Discovered in #40357: if you (as a client) create a circuit to your first hop, and then you wait 58 seconds, and then you send an extend cell to add a second hop to your circuit, then you will be racing with circuit_expire_old_circuits_serverside() to see whether the first-hop relay finishes the connection to your second hop and sends your create cell first, or it closes your circuit because it doesn't think you're using it.

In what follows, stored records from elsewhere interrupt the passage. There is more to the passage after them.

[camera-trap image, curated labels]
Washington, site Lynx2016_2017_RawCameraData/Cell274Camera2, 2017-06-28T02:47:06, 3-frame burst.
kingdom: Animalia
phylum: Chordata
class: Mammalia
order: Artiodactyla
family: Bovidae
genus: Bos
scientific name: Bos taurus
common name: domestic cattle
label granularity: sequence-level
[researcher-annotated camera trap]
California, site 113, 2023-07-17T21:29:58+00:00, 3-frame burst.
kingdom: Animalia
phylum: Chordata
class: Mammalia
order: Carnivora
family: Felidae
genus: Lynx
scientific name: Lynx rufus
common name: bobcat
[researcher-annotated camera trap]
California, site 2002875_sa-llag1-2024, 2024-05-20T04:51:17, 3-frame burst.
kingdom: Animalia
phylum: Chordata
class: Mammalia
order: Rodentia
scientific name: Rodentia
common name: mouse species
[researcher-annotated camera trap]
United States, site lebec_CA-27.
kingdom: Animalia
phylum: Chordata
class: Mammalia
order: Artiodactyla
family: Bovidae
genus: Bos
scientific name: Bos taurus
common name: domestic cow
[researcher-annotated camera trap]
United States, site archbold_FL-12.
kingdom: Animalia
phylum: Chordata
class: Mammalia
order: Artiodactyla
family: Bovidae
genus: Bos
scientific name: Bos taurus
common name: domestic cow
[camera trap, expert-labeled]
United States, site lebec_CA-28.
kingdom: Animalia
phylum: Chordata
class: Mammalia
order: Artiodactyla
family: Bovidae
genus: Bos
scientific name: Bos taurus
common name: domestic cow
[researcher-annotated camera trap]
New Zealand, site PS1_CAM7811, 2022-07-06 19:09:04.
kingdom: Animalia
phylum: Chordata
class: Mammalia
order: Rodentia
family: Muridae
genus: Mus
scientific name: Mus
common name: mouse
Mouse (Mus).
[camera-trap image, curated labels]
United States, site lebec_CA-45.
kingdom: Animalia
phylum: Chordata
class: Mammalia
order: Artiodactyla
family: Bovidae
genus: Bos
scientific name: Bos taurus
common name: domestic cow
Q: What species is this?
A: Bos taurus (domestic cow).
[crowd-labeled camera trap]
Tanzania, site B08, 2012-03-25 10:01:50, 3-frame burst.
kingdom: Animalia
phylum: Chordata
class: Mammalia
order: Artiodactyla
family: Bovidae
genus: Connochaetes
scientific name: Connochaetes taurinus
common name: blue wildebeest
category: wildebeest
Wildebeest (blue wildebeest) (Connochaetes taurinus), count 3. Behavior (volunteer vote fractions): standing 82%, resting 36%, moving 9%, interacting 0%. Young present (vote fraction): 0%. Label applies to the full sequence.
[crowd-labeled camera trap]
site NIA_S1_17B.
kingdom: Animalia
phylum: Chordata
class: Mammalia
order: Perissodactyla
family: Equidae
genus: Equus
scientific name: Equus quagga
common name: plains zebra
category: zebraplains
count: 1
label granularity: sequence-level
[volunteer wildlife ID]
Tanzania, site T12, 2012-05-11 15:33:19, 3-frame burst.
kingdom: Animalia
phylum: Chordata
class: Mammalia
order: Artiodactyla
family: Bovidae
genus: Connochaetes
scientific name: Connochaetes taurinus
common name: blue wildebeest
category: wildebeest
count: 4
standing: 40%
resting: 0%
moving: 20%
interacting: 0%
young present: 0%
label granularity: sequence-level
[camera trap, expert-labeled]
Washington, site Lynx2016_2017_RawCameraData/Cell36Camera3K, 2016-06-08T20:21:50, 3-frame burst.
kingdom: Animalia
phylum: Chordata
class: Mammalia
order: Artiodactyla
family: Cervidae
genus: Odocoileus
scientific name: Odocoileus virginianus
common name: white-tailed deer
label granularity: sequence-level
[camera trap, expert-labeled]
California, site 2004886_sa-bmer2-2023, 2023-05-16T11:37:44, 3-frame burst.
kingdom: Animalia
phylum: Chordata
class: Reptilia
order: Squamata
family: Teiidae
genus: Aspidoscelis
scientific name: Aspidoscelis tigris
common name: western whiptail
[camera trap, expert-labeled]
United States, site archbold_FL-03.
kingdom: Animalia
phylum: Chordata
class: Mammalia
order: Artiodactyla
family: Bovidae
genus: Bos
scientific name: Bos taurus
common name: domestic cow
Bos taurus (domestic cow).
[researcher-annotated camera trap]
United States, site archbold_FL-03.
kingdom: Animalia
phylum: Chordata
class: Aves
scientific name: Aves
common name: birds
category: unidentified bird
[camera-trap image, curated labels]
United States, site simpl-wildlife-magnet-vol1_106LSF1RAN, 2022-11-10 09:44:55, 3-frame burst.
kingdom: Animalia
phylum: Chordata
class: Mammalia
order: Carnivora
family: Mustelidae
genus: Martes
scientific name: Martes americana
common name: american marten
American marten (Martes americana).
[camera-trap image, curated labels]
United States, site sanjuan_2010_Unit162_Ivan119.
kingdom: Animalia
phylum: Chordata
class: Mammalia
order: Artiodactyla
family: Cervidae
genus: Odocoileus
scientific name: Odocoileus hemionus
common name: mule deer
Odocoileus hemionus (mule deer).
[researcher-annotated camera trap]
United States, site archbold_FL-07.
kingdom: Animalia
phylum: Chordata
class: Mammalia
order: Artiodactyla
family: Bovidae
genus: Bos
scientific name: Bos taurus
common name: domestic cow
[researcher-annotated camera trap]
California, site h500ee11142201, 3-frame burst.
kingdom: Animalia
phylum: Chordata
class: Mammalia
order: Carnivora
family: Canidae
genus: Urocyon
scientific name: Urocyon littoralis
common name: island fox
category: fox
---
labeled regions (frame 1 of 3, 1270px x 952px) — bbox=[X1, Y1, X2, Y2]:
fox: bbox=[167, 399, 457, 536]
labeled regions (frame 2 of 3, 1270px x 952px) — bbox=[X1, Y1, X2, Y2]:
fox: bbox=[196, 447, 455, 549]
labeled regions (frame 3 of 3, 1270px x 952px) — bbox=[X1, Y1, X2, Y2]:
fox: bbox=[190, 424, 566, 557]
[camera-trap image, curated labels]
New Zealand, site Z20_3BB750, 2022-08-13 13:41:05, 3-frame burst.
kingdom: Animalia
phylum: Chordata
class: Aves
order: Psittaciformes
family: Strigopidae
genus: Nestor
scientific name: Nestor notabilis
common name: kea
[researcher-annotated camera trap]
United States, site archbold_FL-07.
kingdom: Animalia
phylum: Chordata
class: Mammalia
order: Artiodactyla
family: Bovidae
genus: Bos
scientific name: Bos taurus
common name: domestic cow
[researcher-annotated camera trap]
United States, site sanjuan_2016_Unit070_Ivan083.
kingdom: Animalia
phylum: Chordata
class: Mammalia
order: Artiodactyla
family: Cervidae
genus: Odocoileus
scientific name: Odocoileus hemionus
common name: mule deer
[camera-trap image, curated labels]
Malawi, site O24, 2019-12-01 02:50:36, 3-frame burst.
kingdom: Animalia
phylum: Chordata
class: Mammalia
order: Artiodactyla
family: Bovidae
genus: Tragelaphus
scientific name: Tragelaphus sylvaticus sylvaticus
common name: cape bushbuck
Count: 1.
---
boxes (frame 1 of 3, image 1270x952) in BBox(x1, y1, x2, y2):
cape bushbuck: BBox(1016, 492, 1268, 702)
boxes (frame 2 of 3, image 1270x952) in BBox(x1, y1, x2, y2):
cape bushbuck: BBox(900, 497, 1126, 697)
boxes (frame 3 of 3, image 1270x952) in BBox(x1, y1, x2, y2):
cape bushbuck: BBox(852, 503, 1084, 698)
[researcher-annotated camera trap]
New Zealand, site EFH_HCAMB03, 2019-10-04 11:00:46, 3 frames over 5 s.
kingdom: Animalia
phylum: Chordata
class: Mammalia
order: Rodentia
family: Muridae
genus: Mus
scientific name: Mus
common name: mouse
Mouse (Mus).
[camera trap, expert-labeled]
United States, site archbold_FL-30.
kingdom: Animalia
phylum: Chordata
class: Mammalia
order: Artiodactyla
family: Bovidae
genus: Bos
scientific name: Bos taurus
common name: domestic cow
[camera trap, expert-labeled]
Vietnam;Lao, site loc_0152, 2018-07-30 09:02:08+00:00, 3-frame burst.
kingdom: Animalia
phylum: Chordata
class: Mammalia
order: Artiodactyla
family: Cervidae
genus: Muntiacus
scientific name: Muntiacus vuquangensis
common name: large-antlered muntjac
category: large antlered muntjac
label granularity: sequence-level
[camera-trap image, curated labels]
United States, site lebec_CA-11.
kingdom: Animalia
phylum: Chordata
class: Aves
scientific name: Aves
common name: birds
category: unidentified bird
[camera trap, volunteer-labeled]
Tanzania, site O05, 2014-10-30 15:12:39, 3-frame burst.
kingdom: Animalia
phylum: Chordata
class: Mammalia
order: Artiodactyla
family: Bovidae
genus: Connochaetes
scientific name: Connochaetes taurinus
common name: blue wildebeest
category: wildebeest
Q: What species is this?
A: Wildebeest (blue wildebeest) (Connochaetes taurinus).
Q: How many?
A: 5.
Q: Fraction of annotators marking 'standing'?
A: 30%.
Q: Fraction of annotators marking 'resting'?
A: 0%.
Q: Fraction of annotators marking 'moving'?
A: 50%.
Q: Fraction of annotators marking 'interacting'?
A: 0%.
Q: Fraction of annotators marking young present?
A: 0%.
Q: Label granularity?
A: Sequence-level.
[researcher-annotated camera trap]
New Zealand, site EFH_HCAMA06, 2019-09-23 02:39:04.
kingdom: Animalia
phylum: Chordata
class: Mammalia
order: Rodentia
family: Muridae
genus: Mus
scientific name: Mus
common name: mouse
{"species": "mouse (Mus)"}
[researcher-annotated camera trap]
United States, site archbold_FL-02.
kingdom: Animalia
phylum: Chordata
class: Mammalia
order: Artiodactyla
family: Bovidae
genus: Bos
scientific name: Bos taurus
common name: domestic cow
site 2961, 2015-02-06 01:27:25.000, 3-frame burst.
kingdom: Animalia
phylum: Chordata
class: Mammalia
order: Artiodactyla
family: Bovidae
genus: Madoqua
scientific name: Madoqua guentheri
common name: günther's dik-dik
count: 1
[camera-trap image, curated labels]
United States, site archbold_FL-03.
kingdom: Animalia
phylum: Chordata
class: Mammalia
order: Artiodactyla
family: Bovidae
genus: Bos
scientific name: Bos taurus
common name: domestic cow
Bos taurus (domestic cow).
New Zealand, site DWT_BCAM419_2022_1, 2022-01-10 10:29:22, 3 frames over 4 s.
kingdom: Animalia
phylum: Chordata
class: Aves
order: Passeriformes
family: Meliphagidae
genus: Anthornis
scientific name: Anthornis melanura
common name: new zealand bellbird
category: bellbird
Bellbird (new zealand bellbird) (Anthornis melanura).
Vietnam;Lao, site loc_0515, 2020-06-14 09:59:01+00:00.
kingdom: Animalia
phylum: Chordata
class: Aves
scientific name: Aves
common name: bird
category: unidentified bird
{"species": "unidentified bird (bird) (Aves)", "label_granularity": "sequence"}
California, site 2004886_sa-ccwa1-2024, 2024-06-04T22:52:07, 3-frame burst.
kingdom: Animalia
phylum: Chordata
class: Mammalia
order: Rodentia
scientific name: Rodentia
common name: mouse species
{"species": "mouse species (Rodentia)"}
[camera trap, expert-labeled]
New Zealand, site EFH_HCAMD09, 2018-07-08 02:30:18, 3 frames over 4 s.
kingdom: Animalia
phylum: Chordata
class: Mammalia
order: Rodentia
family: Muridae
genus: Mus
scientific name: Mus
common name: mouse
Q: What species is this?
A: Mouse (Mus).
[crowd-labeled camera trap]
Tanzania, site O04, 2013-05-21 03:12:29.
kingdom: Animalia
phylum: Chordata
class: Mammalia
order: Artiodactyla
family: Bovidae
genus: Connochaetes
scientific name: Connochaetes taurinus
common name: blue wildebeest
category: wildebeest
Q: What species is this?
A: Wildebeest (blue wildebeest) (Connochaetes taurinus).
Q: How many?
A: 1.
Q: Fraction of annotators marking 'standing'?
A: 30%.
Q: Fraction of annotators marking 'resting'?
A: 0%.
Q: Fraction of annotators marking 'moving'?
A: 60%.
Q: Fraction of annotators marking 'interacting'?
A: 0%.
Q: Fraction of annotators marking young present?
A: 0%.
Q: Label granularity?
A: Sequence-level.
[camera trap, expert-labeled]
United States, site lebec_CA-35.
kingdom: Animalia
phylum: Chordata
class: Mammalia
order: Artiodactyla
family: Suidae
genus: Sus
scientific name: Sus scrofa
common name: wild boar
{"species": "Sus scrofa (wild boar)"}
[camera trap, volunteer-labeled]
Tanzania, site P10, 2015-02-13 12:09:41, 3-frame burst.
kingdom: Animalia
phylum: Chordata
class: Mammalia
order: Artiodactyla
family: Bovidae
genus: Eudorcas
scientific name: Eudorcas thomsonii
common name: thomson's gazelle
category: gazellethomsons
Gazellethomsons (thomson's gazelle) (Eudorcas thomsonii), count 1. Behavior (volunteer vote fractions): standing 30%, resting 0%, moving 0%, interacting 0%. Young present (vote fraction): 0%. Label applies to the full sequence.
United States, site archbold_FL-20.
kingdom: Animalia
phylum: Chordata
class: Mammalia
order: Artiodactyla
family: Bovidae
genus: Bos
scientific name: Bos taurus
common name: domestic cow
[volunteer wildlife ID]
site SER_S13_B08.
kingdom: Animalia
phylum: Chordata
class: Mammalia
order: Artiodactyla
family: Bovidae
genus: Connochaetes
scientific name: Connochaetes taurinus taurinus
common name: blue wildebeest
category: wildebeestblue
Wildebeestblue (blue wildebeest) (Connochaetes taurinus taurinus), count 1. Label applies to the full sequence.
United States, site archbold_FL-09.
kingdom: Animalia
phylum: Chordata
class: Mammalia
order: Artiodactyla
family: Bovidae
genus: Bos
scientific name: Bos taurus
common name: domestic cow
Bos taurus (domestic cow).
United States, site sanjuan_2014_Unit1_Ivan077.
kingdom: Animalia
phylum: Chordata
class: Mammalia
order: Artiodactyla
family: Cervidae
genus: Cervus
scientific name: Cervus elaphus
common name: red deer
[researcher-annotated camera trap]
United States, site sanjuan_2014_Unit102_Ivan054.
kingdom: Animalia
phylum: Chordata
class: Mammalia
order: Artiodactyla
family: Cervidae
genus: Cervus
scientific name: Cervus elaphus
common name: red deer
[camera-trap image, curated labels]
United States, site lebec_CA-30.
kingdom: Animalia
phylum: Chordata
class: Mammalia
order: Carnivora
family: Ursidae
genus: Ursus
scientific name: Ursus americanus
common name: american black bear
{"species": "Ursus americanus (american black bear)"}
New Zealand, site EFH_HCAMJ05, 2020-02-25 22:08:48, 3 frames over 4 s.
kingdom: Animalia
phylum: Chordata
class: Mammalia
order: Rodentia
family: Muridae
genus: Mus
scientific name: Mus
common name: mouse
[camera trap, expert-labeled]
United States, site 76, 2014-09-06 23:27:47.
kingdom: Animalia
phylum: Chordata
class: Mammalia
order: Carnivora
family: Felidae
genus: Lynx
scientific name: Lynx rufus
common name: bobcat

That's because the circuit_expire_old_circuits_serverside() logic says "Find each non-origin circuit that has been unused for too long, has no streams on it, came from a client, and ends here: mark it for close." but:
- it defines "ends here" as "circ->n_chan is NULL", without regard for whether, say, circ->n_chan_create_cell is set, and
- it defines "unused for too long" as "channel_when_last_xmit(or_circ->p_chan) <= cutoff", and your circuit hasn't xmited anything since it sent the CREATED cell back to you when you made the first hop.
We put this circuit_expire_old_circuits_serverside() function in place to close begindir connections quicker than clients normally would, so we don't use up all our resources if there are bugs that cause thousands of clients to launch begin-dir requests at us (see commit cb31978a). So the bug here is that our checks for one-hop begindir circuits are over-broad and there's an edge case that can include multi-hop circuits too. See #29665 (closed) for another edge case we already found and fixed.
I don't think clients hit this race much in practice, because it involves clients waiting a while before starting their second hop.
I hit it in #40357 because some of my extend requests, mysteriously, sit unanswered for a minute, triggering a "DESTROY because FINISHED" response from my first-hop relay, and preventing me from finding out if I would get a successful answer if I just waited longer.